Gather your beach reads while you may
The season of wasps blundering through your outside activities while drunk with impending death has begun: we are now officially in late summer. How about a quick Jumpstack to stretch out the moment and sunshine?
Let it all hang out
I’ve never gone to the nude beach at the Toronto Islands, but it has always had a surreal quality just for existing: that just a short ferry ride away there were Torontoians sunning themselves like they were in Europe.
For most of my life, I’ve taken a Wednesday Addams approach to swimwear—black, modest, just a smidge resentful I have to undress at all to swim or sunbathe. As a result, I’ve always been curious as to what motivates people to collectively shed their clothes.
This excerpt from Sarah Schrank’s new book is a fascinating glimpse into the different forces that shaped and complicated the messaging of the American twentieth century movement: socialism, consumerism, xenophobia and racism. Read it, and then you’ll never look at a nude beach the same way again.
Oh captain, aye-aye captain
For three decades, parents have had to contend with bright yellow characters enrapturing their children. For mine, it was The Simpsons. For me, it was the plague of Minions, which continue to churn out movies filled with unintelligible gibberish at an alarming rate. Between these two cultural landmarks stands SpongeBob SquarePants.
Now almost a transitory character for children who are too old for Minions—but who don’t understand Lisa Simpson’s cultural references—SpongeBob is silly, and earnest. A little dark, but never cruel. He communicates self-awareness and acceptance without becoming preachy.
This long read on his creator is refreshingly wholesome:
After earning a degree from Humboldt State University in natural resource planning, with a focus on marine resources, he got a job as a teacher at the Orange County Marine Institute (now the Ocean Institute), a marine science and marine history education center on the edge of Dana Point Harbor. There he created exhibits for the kids and occasionally dressed as a 19th-century seafarer — loose trousers, billowy shirt, and tarpaulin hat — to accompany them on sailing excursions on the center’s floating laboratory. He developed a knack for talking to kids without talking down to them.
Ghosts in the internet
My kid is going to a new school this year, and he’s concerned about making new friends. While his father grew up going to the schools in his own neighbourhood—and thereby always with the same set of classmates—I went to many during those years.
People often consider this a negative.
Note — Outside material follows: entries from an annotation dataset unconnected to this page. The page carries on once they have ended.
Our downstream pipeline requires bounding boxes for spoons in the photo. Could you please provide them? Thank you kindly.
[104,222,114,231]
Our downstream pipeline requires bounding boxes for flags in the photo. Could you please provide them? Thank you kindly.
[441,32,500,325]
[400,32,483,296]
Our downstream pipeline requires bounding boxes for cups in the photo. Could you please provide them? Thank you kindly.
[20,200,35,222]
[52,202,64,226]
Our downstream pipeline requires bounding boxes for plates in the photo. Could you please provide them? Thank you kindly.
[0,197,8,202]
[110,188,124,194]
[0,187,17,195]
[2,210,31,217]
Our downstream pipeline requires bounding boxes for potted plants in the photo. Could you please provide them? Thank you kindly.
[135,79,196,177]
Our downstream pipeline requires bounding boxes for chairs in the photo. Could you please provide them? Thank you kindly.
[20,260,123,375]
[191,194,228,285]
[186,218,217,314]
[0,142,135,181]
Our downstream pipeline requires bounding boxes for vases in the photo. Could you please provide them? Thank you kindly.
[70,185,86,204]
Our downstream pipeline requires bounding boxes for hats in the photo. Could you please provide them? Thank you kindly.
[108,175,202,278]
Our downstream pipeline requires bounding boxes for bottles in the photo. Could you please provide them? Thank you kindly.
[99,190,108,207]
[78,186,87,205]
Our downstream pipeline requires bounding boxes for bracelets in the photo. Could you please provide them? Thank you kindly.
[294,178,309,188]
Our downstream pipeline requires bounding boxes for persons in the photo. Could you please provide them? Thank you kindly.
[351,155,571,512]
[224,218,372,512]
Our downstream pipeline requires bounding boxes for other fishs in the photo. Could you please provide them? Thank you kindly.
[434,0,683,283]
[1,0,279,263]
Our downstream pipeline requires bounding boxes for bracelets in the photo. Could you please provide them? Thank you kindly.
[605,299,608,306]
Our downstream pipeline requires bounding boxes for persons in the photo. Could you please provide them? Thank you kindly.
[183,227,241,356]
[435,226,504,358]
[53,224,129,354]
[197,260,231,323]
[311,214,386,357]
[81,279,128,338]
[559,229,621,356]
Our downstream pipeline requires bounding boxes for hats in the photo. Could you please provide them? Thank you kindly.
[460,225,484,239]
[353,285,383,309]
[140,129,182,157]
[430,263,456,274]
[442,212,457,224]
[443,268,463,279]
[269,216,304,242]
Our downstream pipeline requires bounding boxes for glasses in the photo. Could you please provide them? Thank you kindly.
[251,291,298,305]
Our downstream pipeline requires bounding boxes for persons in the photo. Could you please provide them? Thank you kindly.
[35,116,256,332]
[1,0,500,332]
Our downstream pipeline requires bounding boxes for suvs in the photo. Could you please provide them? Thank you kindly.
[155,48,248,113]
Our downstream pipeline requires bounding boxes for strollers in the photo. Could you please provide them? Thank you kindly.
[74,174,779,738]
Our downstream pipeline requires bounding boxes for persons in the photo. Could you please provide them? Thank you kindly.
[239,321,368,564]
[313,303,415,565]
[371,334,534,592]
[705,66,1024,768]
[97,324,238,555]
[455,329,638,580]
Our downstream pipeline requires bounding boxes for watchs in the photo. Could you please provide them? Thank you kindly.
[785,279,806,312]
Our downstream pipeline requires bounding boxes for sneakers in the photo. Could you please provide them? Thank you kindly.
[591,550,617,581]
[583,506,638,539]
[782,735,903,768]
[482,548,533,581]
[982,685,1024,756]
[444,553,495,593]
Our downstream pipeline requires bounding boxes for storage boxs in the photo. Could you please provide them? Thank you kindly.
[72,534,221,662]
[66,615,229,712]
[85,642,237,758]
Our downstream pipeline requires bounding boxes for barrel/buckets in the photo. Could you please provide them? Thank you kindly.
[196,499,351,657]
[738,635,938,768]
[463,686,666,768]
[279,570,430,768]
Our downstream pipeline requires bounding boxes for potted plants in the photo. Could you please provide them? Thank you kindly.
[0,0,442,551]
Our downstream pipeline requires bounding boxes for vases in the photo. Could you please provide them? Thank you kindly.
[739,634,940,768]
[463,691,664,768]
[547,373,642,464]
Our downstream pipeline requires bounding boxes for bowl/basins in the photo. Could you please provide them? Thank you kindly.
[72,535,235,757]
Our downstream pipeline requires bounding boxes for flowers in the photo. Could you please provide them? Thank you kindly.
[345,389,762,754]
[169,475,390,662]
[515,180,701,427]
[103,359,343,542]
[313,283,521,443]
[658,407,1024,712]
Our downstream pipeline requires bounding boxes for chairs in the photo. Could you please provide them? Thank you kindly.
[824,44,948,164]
But I don’t: while there was often awkward periods of transition into each school’s community and culture, there was a type of freedom in arriving free of the baggage from the previous school. Nicknames, embarrassing incidents, and bullies were all left behind: here was a chance to apply lessons learned without everyone fully aware of the circumstances behind them.
Sharing this perspective as an adult, I’ve had people express envy. What horrors of middle school could they avoided if no one knew they once puked in the gym, or broke a chair by sitting on it? In childhood, control of your own identity used to be rare:


For those who have grown up with social media—a group that includes pretty much everyone under twenty-five—childhood, an era that was fruitfully mysterious for the rest of us, is surprisingly accessible. According to Eichhorn, a media historian at the New School, this is certain to have some kind of profound effect on the development of identity. What that effect will be we’re not quite sure.
While the ability to walk away from your past disappears, maybe we are happening upon a new development of identity, and with it, empathy. The social rules of the internet are always evolving, and the pendulum may swing away from scrutiny, as a whole generation that hasn’t had online control comes of age.
In my kid’s case, I remind him: you are as much of a new start to your classmates as they are to you. They carry their own baggage, their own anxieties, their own fears about their identities. Friends are made when we allow ourselves to appreciate, and not judge, the commonalities that we choose to reveal to each other.